O espectáculo, com 75 minutos de duração, desenvolve-se em torno da interação de duas mulheres que viveram intensamente a ditadura: "Leninha", a temida e poderosa figura feminina da polícia política portuguesa, a PIDE, e Aurora Rodrigues, uma das vítimas que mais sofreu às mãos da terrível agente.
"Através dela [a Leninha] há outras perspetivas. Dos outros, dos que foram torturados e massacrados. E não nos podemos esquecer de que isso existiu e da cegueira com que isso foi feito. Para não se repetir", disse a atriz, considerando que "é horrível e incrível ao mesmo tempo" desempenhar o papel da cruel mulher que "arrancava confissões" infligindo tortura a presos políticos.
Aurora, afiliada do MRPP e presa política durante vários meses em Caxias, foi a sua principal vítima.
"Foi recordista, de um recorde sórdido. Foi a mulher que esteve mais dias e noites, 18, sob tortura do sono", afirmou Ricardo Simões, encenador da peça, descrevendo quem a torturou, Madalena Oliveira, como uma datilógrafa que "por ter um caso com um homem, que era uma alta figura da PIDE", acabou de "ter oportunidade de tomar conta das presas sob tortura de sono".

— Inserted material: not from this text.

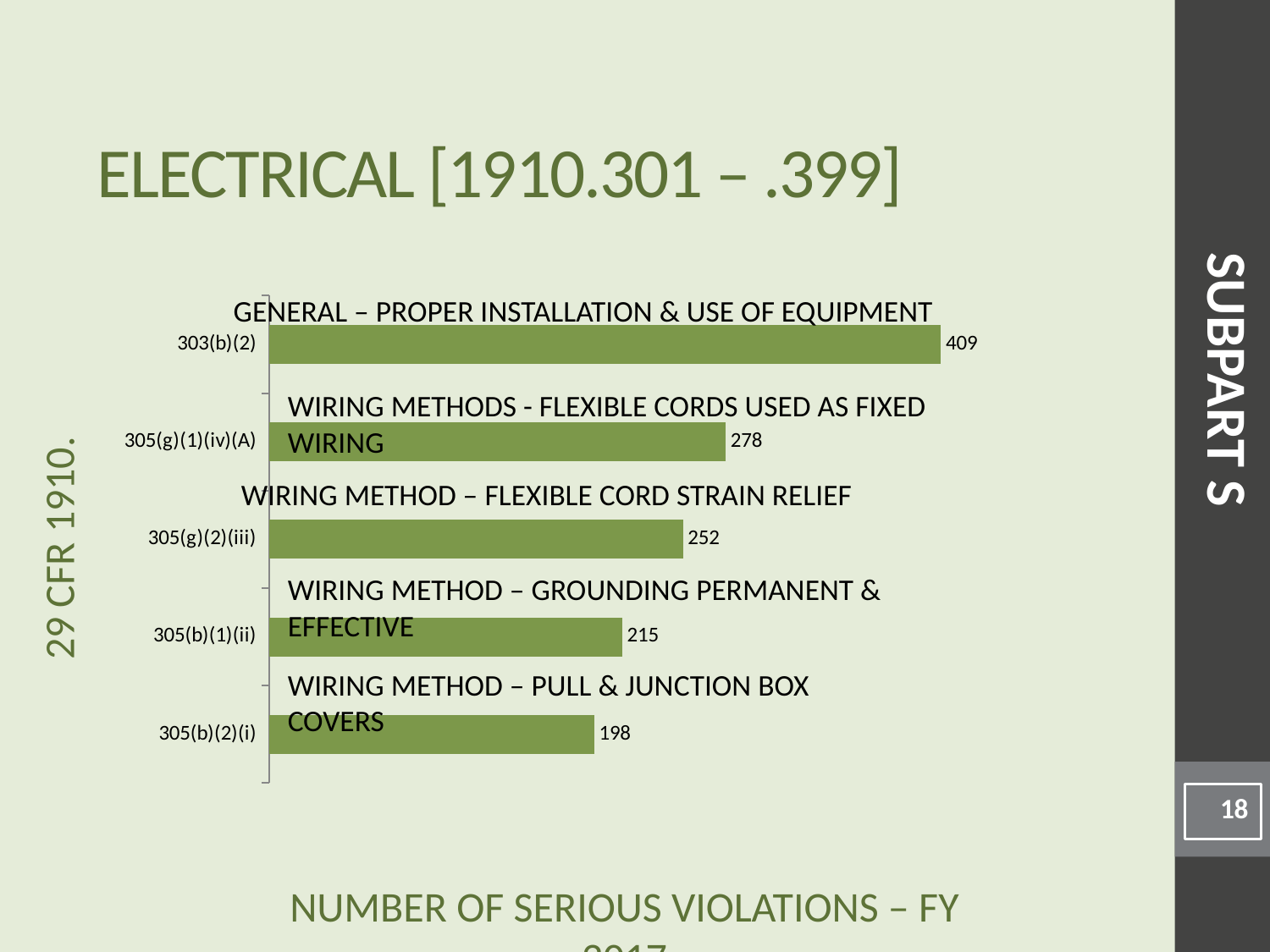
What is the value shown for 305(b)(1)(ii)? 215 What is the value shown for 305(g)(2)(iii)? 252 What kind of chart is shown on the slide? Bar chart What is the difference between the values for 303(b)(2) and 305(g)(1)(iv)(A)? 131 How many categories are shown in the chart? 5 Which category has the highest number of serious violations? 303(b)(2) What is the value shown for 305(g)(1)(iv)(A)? 278 What is the number of serious violations for 303(b)(2)? 409 Which is larger, the value for 305(g)(2)(iii) or the value for 305(b)(1)(ii)? 305(g)(2)(iii) What is the value shown for 305(b)(2)(i)? 198 Which category has the lowest number of serious violations? 305(b)(2)(i)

A agente "revelou a sua natureza, começando a destacar-se por exercer tortura e conseguir uma confissão", tornando-se "a única chefe de brigada" da polícia política. "Ascende na hierarquia da PIDE e é uma espécie de vedeta feminina, que bebe cerveja, fuma, gosta de futebol e que tem especial prazer de ser uma torcionária [que tortura] que fica famosa", refere Ricardo Simões.
No palco que "remete para uma cela", Marta Bonito desdobra-se "num jogo" de interpretação que envolve a mulher que tortura e a sua vítima.
O texto inspira-se no romance "As longas noites de Caxias" de Ana Cristina Silva.